Jimly Sebut MKMK Hanya Tangani Pelanggaran Kode Etik, Bukan Mengubah Putusan

7 November 2023 20:11 WIB

Narasi TV

Ketua Majelis Kehormatan Mahkamah Konstitusi (MKMK) Jimly Asshiddiqie (tengah) bersama anggota Wahiduddin Adams (kiri) dan Bintan R. Saragih (kedua kiri) menyerahkan hasil putusan kepada perwakilan pelapor usai sidang putusan dugaan pelanggaran etik terhadap hakim Mahkamah Konstitusi (MK) di Mahkamah Konstitusi, Jakarta, Selasa (7/11/2023).ANTARA FOTO/Galih Pradipta/tom.

Penulis: Elok Nuri

Editor: Rizal Amril

Dalam sidang pembacaan amar putusan dugaan pelanggaran kode etik hakim konstitusi pada Selasa (7/11/2023), Ketua Majelis Kehormatan Mahkamah Konstitusi (MKMK) Jimly Asshiddiqie menegaskan bahwa MKMK tidak dapat mengubah putusan MK tentang batas usia capres-cawapres yang kontroversial.

Menurutnya, Putusan MK bernomor 90/PUU-XXI/2023 tersebut sebaiknya digugat kembali melalui mekanisme judicial review karena MKMK tak memiliki kekuasaan untuk menganulir putusan MK yang telah dibuat.

Menurut Jimly, keputusan pemberian sanksi kepada Anwar Usman yang dibacakan pada hari ini dapat membuka peluang diubahnya aturan batas usia capres-cawapres melalui judicial review.

“Ada peluang untuk terjadinya perubahan, tapi bukan oleh MKMK, melainkan oleh MK sendiri. Supaya orang tidak menganggap MKMK itu Mahkamah Konstitusi-nya MK, itu tidak benar juga,” ujar Jimly.

Menurut Jimly, judicial review merupakan jalur yang tepat jika ingin mengubah aturan batas calon capres-cawapres yang kontroversial.

“Biarlah putusan MK diubah oleh MK sendiri, melalui mekanisme yang tersedia,” katanya.

Hal tersebut disampaikan Jimly ketika menjelaskan gugatan yang telah diajukan mahasiswa Fakultas Hukum Universitas Nahdlatul Ulama (NU) Indonesia, Brahma Aryana (23).
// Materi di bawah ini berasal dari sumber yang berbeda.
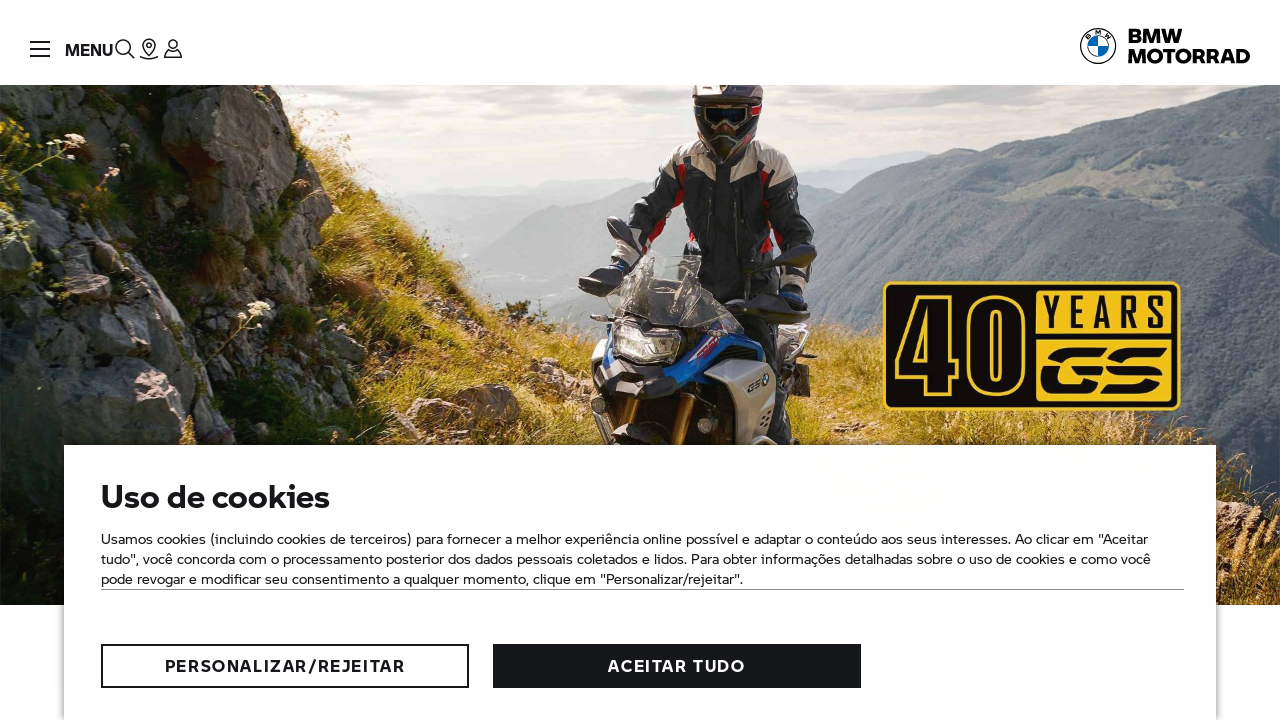

--- FILE ---
content_type: application/x-javascript
request_url: https://assets.adobedtm.com/717b2dc27cb7/9d83b754a91d/f03462726118/RCae389bb7091549b8a6b02ca0e0262243-source.min.js
body_size: 156
content:
// For license information, see `https://assets.adobedtm.com/717b2dc27cb7/9d83b754a91d/f03462726118/RCae389bb7091549b8a6b02ca0e0262243-source.js`.
_satellite.__registerScript('https://assets.adobedtm.com/717b2dc27cb7/9d83b754a91d/f03462726118/RCae389bb7091549b8a6b02ca0e0262243-source.min.js', "try{(window.p15r=window.p15r||[]).push({action:\"execute\",processingId:\"fbPagePixel\",params:{accountId:\"200947300459469\",args:[\"track\",\"PageView\"]}}),(window.p15r=window.p15r||[]).push({action:\"execute\",processingId:\"fbPagePixel\",params:{accountId:\"8557003844325918\",args:[\"track\",\"PageView\"]}})}catch(e){_satellite.logger.error(\"TPT - BR - AEM - Facebook - All Pages - PLR - p15r[c]\",e)}");

--- FILE ---
content_type: application/x-javascript
request_url: https://assets.adobedtm.com/717b2dc27cb7/9d83b754a91d/f03462726118/RCeca1e63745654ca3af568ff078bea41d-source.min.js
body_size: 109
content:
// For license information, see `https://assets.adobedtm.com/717b2dc27cb7/9d83b754a91d/f03462726118/RCeca1e63745654ca3af568ff078bea41d-source.js`.
_satellite.__registerScript('https://assets.adobedtm.com/717b2dc27cb7/9d83b754a91d/f03462726118/RCeca1e63745654ca3af568ff078bea41d-source.min.js', "try{(window.p15r=window.p15r||[]).push({action:\"execute\",processingId:\"GoogleAdvertising\",params:{accountId:\"AW-820270943\"}})}catch(e){_satellite.logger.error(\"TPT - BR - AEM - Adwords- All Pages - PLR\",e)}");

--- FILE ---
content_type: application/x-javascript
request_url: https://assets.adobedtm.com/717b2dc27cb7/9d83b754a91d/f03462726118/RC674397f04331425facbd9bcc735d5e94-source.min.js
body_size: 169
content:
// For license information, see `https://assets.adobedtm.com/717b2dc27cb7/9d83b754a91d/f03462726118/RC674397f04331425facbd9bcc735d5e94-source.js`.
_satellite.__registerScript('https://assets.adobedtm.com/717b2dc27cb7/9d83b754a91d/f03462726118/RC674397f04331425facbd9bcc735d5e94-source.min.js', "try{processingWrapper.register(\"AmazonWebServices\",(function(e,r){processingWrapper.getConfig(e,r);var t=document.createElement(\"script\");t.async=!0,t.type=\"text/javascript\",t.src=\"https://d27j4ots5wt7cd.cloudfront.net/index.js\",document.body.appendChild(t)})),processingWrapper.execute(\"AmazonWebServices\")}catch(e){_satellite.logger.error(\"event.$rule.name\",e)}");

--- FILE ---
content_type: application/x-javascript
request_url: https://assets.adobedtm.com/717b2dc27cb7/9d83b754a91d/f03462726118/RC41e39671de7b4253a3d48fc13ebd6750-source.min.js
body_size: 573
content:
// For license information, see `https://assets.adobedtm.com/717b2dc27cb7/9d83b754a91d/f03462726118/RC41e39671de7b4253a3d48fc13ebd6750-source.js`.
_satellite.__registerScript('https://assets.adobedtm.com/717b2dc27cb7/9d83b754a91d/f03462726118/RC41e39671de7b4253a3d48fc13ebd6750-source.min.js', "try{processingWrapper.register(\"TikTokPixel\",(function(e,t){processingWrapper.getConfig(e,t);!function(e,t,o){e.TiktokAnalyticsObject=o;var n=e[o]=e[o]||[];n.methods=[\"page\",\"track\",\"identify\",\"instances\",\"debug\",\"on\",\"off\",\"once\",\"ready\",\"alias\",\"group\",\"enableCookie\",\"disableCookie\"],n.setAndDefer=function(e,t){e[t]=function(){e.push([t].concat(Array.prototype.slice.call(arguments,0)))}};for(var i=0;i<n.methods.length;i++)n.setAndDefer(n,n.methods[i]);n.instance=function(e){for(var t=n._i[e]||[],o=0;o<n.methods.length;o++)n.setAndDefer(t,n.methods[o]);return t},n.load=function(e,t){var i=\"https://analytics.tiktok.com/i18n/pixel/events.js\";n._i=n._i||{},n._i[e]=[],n._i[e]._u=i,n._t=n._t||{},n._t[e]=+new Date,n._o=n._o||{},n._o[e]=t||{},(t=document.createElement(\"script\")).type=\"text/javascript\",t.async=!0,t.src=i+\"?sdkid=\"+e+\"&lib=\"+o,(e=document.getElementsByTagName(\"script\")[0]).parentNode.insertBefore(t,e)},n.load(\"CCBLN8BC77U4E617FSTG\"),n.page()}(window,document,\"ttq\")})),processingWrapper.execute(\"TikTokPixel\")}catch(e){_satellite.logger.error(\"TPT - AEM - TikTok - All Pages - PLR - p15r[l]\")}");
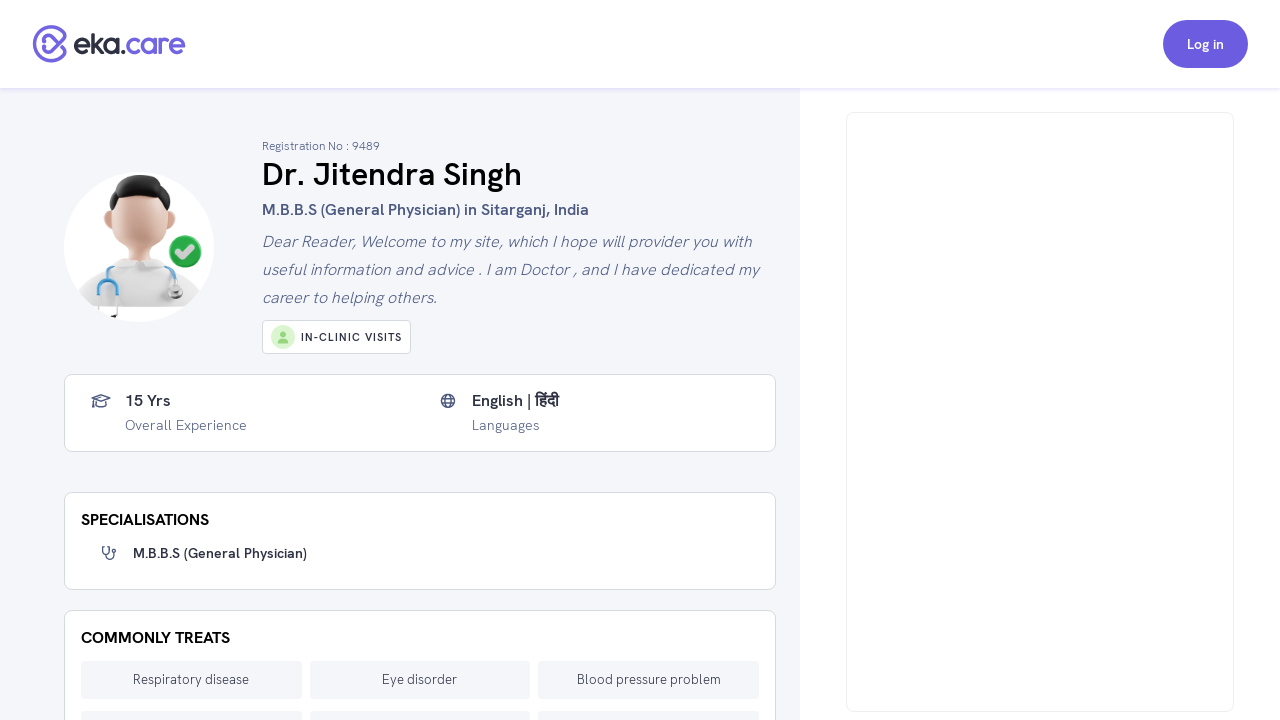

--- FILE ---
content_type: text/html; charset=utf-8
request_url: https://www.google.com/recaptcha/api2/aframe
body_size: 268
content:
<!DOCTYPE HTML><html><head><meta http-equiv="content-type" content="text/html; charset=UTF-8"></head><body><script nonce="fL_-8om9TyD4E0NZqzIqFg">/** Anti-fraud and anti-abuse applications only. See google.com/recaptcha */ try{var clients={'sodar':'https://pagead2.googlesyndication.com/pagead/sodar?'};window.addEventListener("message",function(a){try{if(a.source===window.parent){var b=JSON.parse(a.data);var c=clients[b['id']];if(c){var d=document.createElement('img');d.src=c+b['params']+'&rc='+(localStorage.getItem("rc::a")?sessionStorage.getItem("rc::b"):"");window.document.body.appendChild(d);sessionStorage.setItem("rc::e",parseInt(sessionStorage.getItem("rc::e")||0)+1);localStorage.setItem("rc::h",'1768864670593');}}}catch(b){}});window.parent.postMessage("_grecaptcha_ready", "*");}catch(b){}</script></body></html>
Dalam gugatan yang akan disidangkan pada Rabu (8/11) tersebut, Brahma menggugat keabsahan Putusan MK 90/PUU-XXI/2023. 

Dalam gugatannya, Brahma menyatakan frasa kepala daerah yang termuat di PMK 90/PUU-XII/2023 tersebut inkonstitusional karena didasari pada 3 suara hakim dari 5 suara hakim yang dibutuhkan.

Dalam petitumnya, Brahman meminta frasa kepala daerah dalam PMK tersebut dimaknai sebagai kepala daerah tingkat provinsi/gubernur dan tidak berlaku untuk tingkat di bawahnya.

“Kita memberi apresiasi kepada mahasiswa ini. Mudah-mudahan para lawyer pada tersinggung semua dengan inisiatif mahasiswa. Kreatif dia dan itu boleh,” kata Jimly.

Jimly: aturan pemilu hanya bisa diubah untuk 2029

Dalam kesempatan yang sama, Jimly menyatakan bahwa perubahan atas PMK 90/PUU-XII/2023 hanya bisa diterapkan untuk Pemilu 2029, bukan Pemilu 2024 mendatang.

Hal tersebut, menurut Jimly dikarenakan aturan main Pemilu 2024 telah ditetapkan dan terlanjur dijalankan oleh penyelenggara Pemilu.

“Aturan main kalau misalnya diubah melalui putusan MK berlaku untuk 2029. Kalau yang sekarang ini sudah jalan pertandingannya," kata Jimly.

Pernyataan Jimly tersebut sekaligus menyangkal spekulasi bahwa putusan MKMK pada hari ini akan mengubah aturan batas usia capres-cawapres dalam Pemilu 2024 mendatang.